Yes, sir – very atomic!

First, let me say thank you to the folks at Concurring Opinions for giving me this opportunity to guest blog. I’m looking forward to sharing some ideas I have on law, language, patents, and science. But first, I want to talk about a really awful movie.

This weekend, I got to thinking about an old musical/cult film I had seen in college – “The 5,000 Fingers of Dr. T.” The 1953 movie is most noted for being the only feature film written by Dr. Seuss (Theodor Geisel), who also wrote the music lyrics. Quick summary of the plot – Bart is a little boy who is being forced to take piano lessons from Dr. Terwilliker.
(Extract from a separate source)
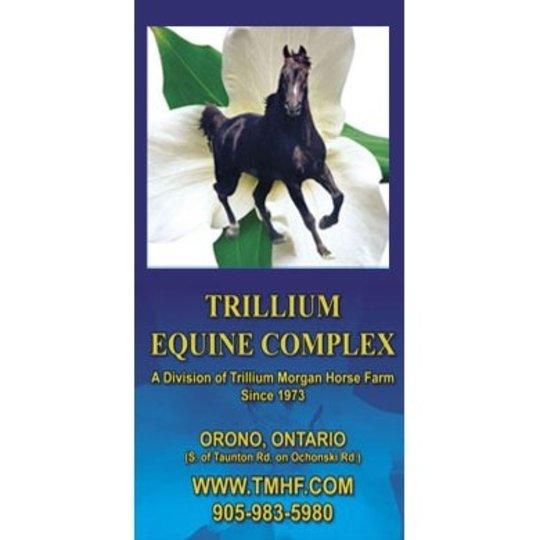 Trillium Morgan Horse Farm Orono On Ourbis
Bart hates the lessons and complains to everyone – including the friendly neighborhood plumber. Bart falls asleep and enters a fantasy world (very Wizard of Oz) where his piano teacher has become a madman. The piano teacher has imprisoned all non-piano-playing musicians and has built a piano so large it must be played by 500 little boys that the piano teacher has enslaved (including Bart). Bart tries to escape and seeks the help of the plumber, who happens to be installing sinks in the piano teacher’s institute. Working together, they build a device from the junk they have in their pockets (very MacGyver) that sucks all the noise from the giant piano. The little boys escape and the world is a better place.

So why was I thinking about this movie?


After Bart and the plumber build their fantastic device to suck noise from the giant piano, they encounter the piano teacher. The piano teacher looks fearfully at the device and asks, “Is it atomic?” Bart answers, “Yes, sir – VERY atomic!”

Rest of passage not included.